The more I take pictures the more I feel that my work strives at becoming an enduring expression of my consciousness so rooted within my inner being, my soul. When I take a picture that works, it is able to transcend the time and the place in which it was taken. All these apparently different workshops photographing different people, in different countries try to capture the universality of our existence.

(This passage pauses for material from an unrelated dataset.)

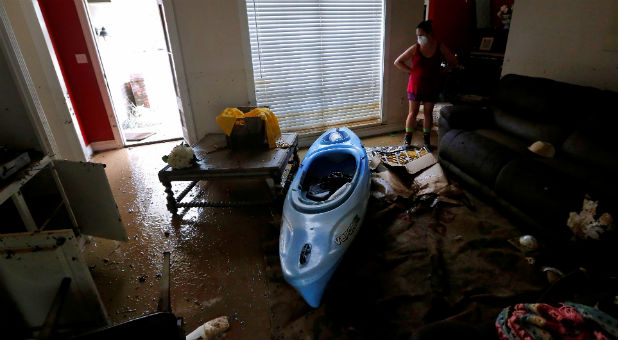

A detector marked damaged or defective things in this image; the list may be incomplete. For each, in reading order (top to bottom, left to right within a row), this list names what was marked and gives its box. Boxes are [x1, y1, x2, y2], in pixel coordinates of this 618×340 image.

damaged wall [502, 0, 612, 91]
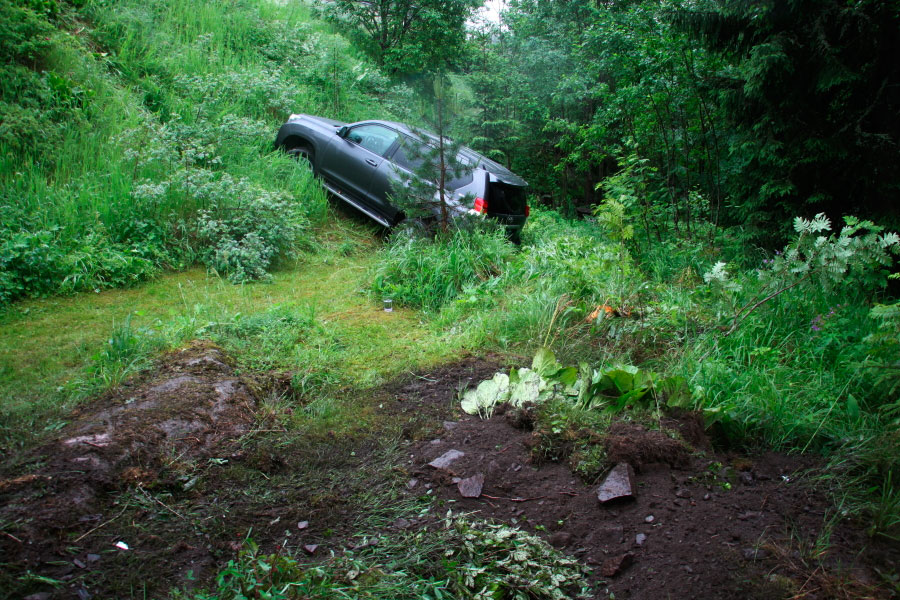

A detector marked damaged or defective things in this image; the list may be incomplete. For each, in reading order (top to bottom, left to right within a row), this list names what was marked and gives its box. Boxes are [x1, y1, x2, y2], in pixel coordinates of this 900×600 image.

The Easter in Sicily workshop is just part of this intuitive process that perhaps one day will make some sense of all these apparently disparate images.
The beauty to return to my native island each year is given not only by having another chance to take new images of the same processions, but by also having the possibility to see my parents to whom I’m very close.
As always we worked hard, we saw lots of images both analogical and digital and we savored the simple and delicious Sicilian food including the fantastic fried octopus.
My students faced the photographic challenges bravely and some of the images show how each one of them captured in his own way the essence of the celebrations about Jesus’ death and resurrection.
My workshops have given me the unique opportunity to retake pictures here where I grew up as a happy child over 40 years ago. I like to say that the pictures I take are the product of this unique upbringing. If I were born somewhere else in Italy, I’d not take the pictures that I do take everyday.
It’s a great privilege to have shared my origins with my beloved students. Why did we call the group Tomato Soup? Because I was threatening my students to only fee them tomato soup if they wouldn’t take good images. In the end the name stayed although the pictures are there.